REQUIRED TASK |
Set down each entry from the block beneath, exactly as written.

Scene question records
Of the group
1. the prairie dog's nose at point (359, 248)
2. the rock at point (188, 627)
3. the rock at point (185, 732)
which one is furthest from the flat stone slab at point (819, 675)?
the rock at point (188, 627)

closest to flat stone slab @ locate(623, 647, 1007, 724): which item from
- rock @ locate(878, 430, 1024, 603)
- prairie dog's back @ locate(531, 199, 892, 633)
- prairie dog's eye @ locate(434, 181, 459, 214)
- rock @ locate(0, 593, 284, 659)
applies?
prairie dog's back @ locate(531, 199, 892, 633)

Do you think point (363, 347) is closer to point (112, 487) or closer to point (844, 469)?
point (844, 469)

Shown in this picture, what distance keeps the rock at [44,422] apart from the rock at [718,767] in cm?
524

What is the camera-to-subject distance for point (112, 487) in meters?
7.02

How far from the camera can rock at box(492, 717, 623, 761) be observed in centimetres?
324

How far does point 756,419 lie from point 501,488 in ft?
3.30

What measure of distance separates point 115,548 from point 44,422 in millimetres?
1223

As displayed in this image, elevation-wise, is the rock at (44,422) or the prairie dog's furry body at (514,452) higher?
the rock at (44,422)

IN RESPONSE |
Of the group
1. the prairie dog's nose at point (359, 248)
2. the rock at point (188, 627)
3. the rock at point (185, 732)
which one is furthest from the flat stone slab at point (819, 675)?
the rock at point (188, 627)

closest to flat stone slab @ locate(623, 647, 1007, 724): which item from
- rock @ locate(878, 430, 1024, 603)
- prairie dog's back @ locate(531, 199, 892, 633)
- prairie dog's eye @ locate(434, 181, 459, 214)
- rock @ locate(0, 593, 284, 659)
applies?
prairie dog's back @ locate(531, 199, 892, 633)

Do you think point (363, 347) is closer to point (112, 487) or closer to point (844, 469)?
point (844, 469)

Shown in this picture, what distance keeps the rock at [44,422] apart from the rock at [718,767] in cm?
524

What is the camera-to-subject distance for point (112, 487) in meters?
7.02

How far from the camera can rock at box(492, 717, 623, 761) be observed in centimetres?
324

How far does point 756,419 lie from point 501,488 in ft?
3.30

What measure of distance separates point 115,548 from point 44,422 in millimetres?
1223

As displayed in this image, elevation-wise, is the rock at (44,422) or the prairie dog's furry body at (514,452) higher?
the rock at (44,422)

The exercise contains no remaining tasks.